Zamiast jednak rwać sobie włosy z głowy warto zastanowić się dlaczego "Pasom" nie udało się wygrać kolejnego meczu wyjazdowego - w obecnym sezonie takie zwycięskie wyjazdy odnotowali "Biało-Czerwoni" tylko dwa razy: w Łodzi, z ŁKS-em i w Radomiu, z Radomiakiem.
- Myślę, że musimy być bardziej skuteczni, bo mieliśmy trzy, może cztery okazje - może nie stuprocentowe, ale dobre, czyste okazje - w rozmowie z klubową telewizją Cracovii analizował powody niedosytu po wizycie w Lubinie strzelec wyrównującego gola, Atanasov - Tych okazji nam nie brakowało. Mam nadzieję, że popracujemy nad ich finalizacją i w piątek, w meczu z Piastem będziemy skuteczniejsi - konkludował.
Z drugiej jednak strony optymizmu dodaje obecnie fakt, że Cracovia strzeliła już tej wiosny 7 bramek, czym statystyki ataku i tak udało się jej bardzo mocno podreperować. O ile na zakończenie roku "Pasy" ze swoimi 22 zdobytymi golami legitymowali się 10. atakiem Ligi, obecnie ten atak jest już na miejscu 7. i traci zaledwie dwa gole do napadu Legii i Śląska. Nadzieję kibiców, a zapewne również sztabu szkoleniowego musi budzić też oczywista konstatacja, że sytuacje bramkowe podopieczni trenera Zielińskiego stwarzają sobie na wiosnę z dużo większą łatwością, niż robili to jesienią.
Cracovię ogląda się też przyjemniej, gdy zespół stara się budować akcje konsekwentną wymianą podań, a repertuar zagrań nie jest ograniczony li tylko do poszukiwania napastników długim podaniem, lub mniej lub bardziej przemyślanym dośrodkowaniem.

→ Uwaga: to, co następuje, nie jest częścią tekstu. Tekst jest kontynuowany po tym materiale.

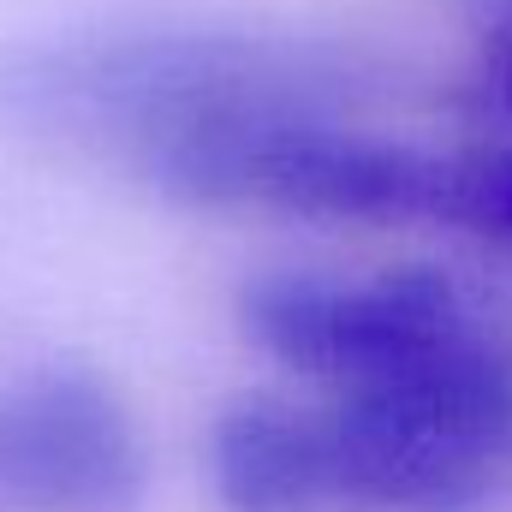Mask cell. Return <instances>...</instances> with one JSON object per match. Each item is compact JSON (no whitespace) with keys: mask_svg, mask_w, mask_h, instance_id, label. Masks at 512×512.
I'll list each match as a JSON object with an SVG mask.
<instances>
[{"mask_svg":"<svg viewBox=\"0 0 512 512\" xmlns=\"http://www.w3.org/2000/svg\"><path fill=\"white\" fill-rule=\"evenodd\" d=\"M143 435L102 376L54 364L0 393V501L12 512H137Z\"/></svg>","mask_w":512,"mask_h":512,"instance_id":"5","label":"cell"},{"mask_svg":"<svg viewBox=\"0 0 512 512\" xmlns=\"http://www.w3.org/2000/svg\"><path fill=\"white\" fill-rule=\"evenodd\" d=\"M155 191L197 209H280L310 221H435L441 155L346 131L328 108H292L209 137Z\"/></svg>","mask_w":512,"mask_h":512,"instance_id":"3","label":"cell"},{"mask_svg":"<svg viewBox=\"0 0 512 512\" xmlns=\"http://www.w3.org/2000/svg\"><path fill=\"white\" fill-rule=\"evenodd\" d=\"M209 471L227 512H334L322 477L316 411L245 399L209 435Z\"/></svg>","mask_w":512,"mask_h":512,"instance_id":"6","label":"cell"},{"mask_svg":"<svg viewBox=\"0 0 512 512\" xmlns=\"http://www.w3.org/2000/svg\"><path fill=\"white\" fill-rule=\"evenodd\" d=\"M465 102L483 108V114L512 120V18L501 30H489V42H483V54H477V72H471V84H465Z\"/></svg>","mask_w":512,"mask_h":512,"instance_id":"8","label":"cell"},{"mask_svg":"<svg viewBox=\"0 0 512 512\" xmlns=\"http://www.w3.org/2000/svg\"><path fill=\"white\" fill-rule=\"evenodd\" d=\"M334 60L233 30H72L0 54V126L161 185L209 137L328 108Z\"/></svg>","mask_w":512,"mask_h":512,"instance_id":"1","label":"cell"},{"mask_svg":"<svg viewBox=\"0 0 512 512\" xmlns=\"http://www.w3.org/2000/svg\"><path fill=\"white\" fill-rule=\"evenodd\" d=\"M334 512H495L512 495V346L477 322L316 411Z\"/></svg>","mask_w":512,"mask_h":512,"instance_id":"2","label":"cell"},{"mask_svg":"<svg viewBox=\"0 0 512 512\" xmlns=\"http://www.w3.org/2000/svg\"><path fill=\"white\" fill-rule=\"evenodd\" d=\"M435 221L512 251V143L471 149V155H441Z\"/></svg>","mask_w":512,"mask_h":512,"instance_id":"7","label":"cell"},{"mask_svg":"<svg viewBox=\"0 0 512 512\" xmlns=\"http://www.w3.org/2000/svg\"><path fill=\"white\" fill-rule=\"evenodd\" d=\"M483 316L435 268H393L370 280L262 274L239 292V328L280 370L328 393H352L453 346Z\"/></svg>","mask_w":512,"mask_h":512,"instance_id":"4","label":"cell"}]
</instances>
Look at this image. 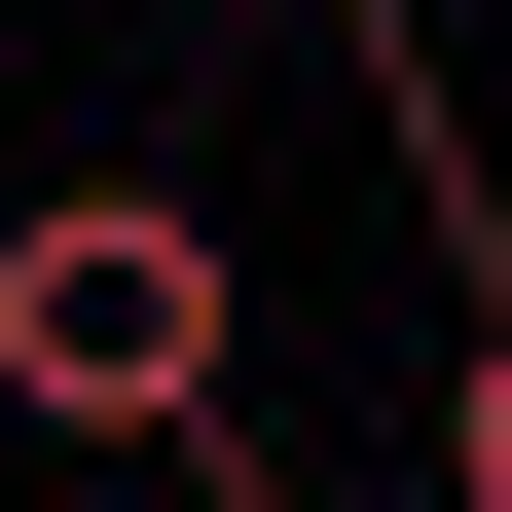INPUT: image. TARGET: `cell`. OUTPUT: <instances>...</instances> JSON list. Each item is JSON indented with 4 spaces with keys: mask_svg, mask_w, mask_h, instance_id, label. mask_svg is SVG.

- Od początku rundy czujemy, że jesteśmy dobrze przygotowani i do Gliwic jedziemy po trzy punkty
- zapewniał jeszcze w sobotę Atanasov i oby tym razem ten plan udało się zrealizować.

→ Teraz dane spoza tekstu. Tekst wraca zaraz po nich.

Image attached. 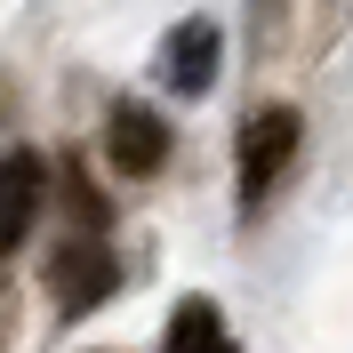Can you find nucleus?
<instances>
[{
	"label": "nucleus",
	"instance_id": "nucleus-5",
	"mask_svg": "<svg viewBox=\"0 0 353 353\" xmlns=\"http://www.w3.org/2000/svg\"><path fill=\"white\" fill-rule=\"evenodd\" d=\"M48 289H57V305H97L112 289V257H105V241H65L57 249V265H48Z\"/></svg>",
	"mask_w": 353,
	"mask_h": 353
},
{
	"label": "nucleus",
	"instance_id": "nucleus-6",
	"mask_svg": "<svg viewBox=\"0 0 353 353\" xmlns=\"http://www.w3.org/2000/svg\"><path fill=\"white\" fill-rule=\"evenodd\" d=\"M169 353H233V330H225V313L209 297H185L169 321Z\"/></svg>",
	"mask_w": 353,
	"mask_h": 353
},
{
	"label": "nucleus",
	"instance_id": "nucleus-3",
	"mask_svg": "<svg viewBox=\"0 0 353 353\" xmlns=\"http://www.w3.org/2000/svg\"><path fill=\"white\" fill-rule=\"evenodd\" d=\"M105 145H112V169L121 176H153L161 161H169V121L145 112V105H121L112 129H105Z\"/></svg>",
	"mask_w": 353,
	"mask_h": 353
},
{
	"label": "nucleus",
	"instance_id": "nucleus-4",
	"mask_svg": "<svg viewBox=\"0 0 353 353\" xmlns=\"http://www.w3.org/2000/svg\"><path fill=\"white\" fill-rule=\"evenodd\" d=\"M41 193H48V169L41 153H8L0 161V249H17L41 217Z\"/></svg>",
	"mask_w": 353,
	"mask_h": 353
},
{
	"label": "nucleus",
	"instance_id": "nucleus-1",
	"mask_svg": "<svg viewBox=\"0 0 353 353\" xmlns=\"http://www.w3.org/2000/svg\"><path fill=\"white\" fill-rule=\"evenodd\" d=\"M289 153H297V112H289V105H265L257 121L241 129V201H249V209H257L265 185L289 169Z\"/></svg>",
	"mask_w": 353,
	"mask_h": 353
},
{
	"label": "nucleus",
	"instance_id": "nucleus-2",
	"mask_svg": "<svg viewBox=\"0 0 353 353\" xmlns=\"http://www.w3.org/2000/svg\"><path fill=\"white\" fill-rule=\"evenodd\" d=\"M217 48H225V32L209 17H185L169 32V48H161V72H169V88L176 97H201V88L217 81Z\"/></svg>",
	"mask_w": 353,
	"mask_h": 353
}]
</instances>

Cracovia w tym sezonie zdołała już przełamać kilka niekorzystnych serii; między innymi serię meczów na własnym boisku bez zwycięstwa, która trwała od 11 sierpnia do 20 grudnia. Obecnie zespół ma już całkowicie inną serię meczów u siebie: dwa zwycięstwa z rzędu i to przy imponującym stosunku bramek w owym dwumeczu - 8:0.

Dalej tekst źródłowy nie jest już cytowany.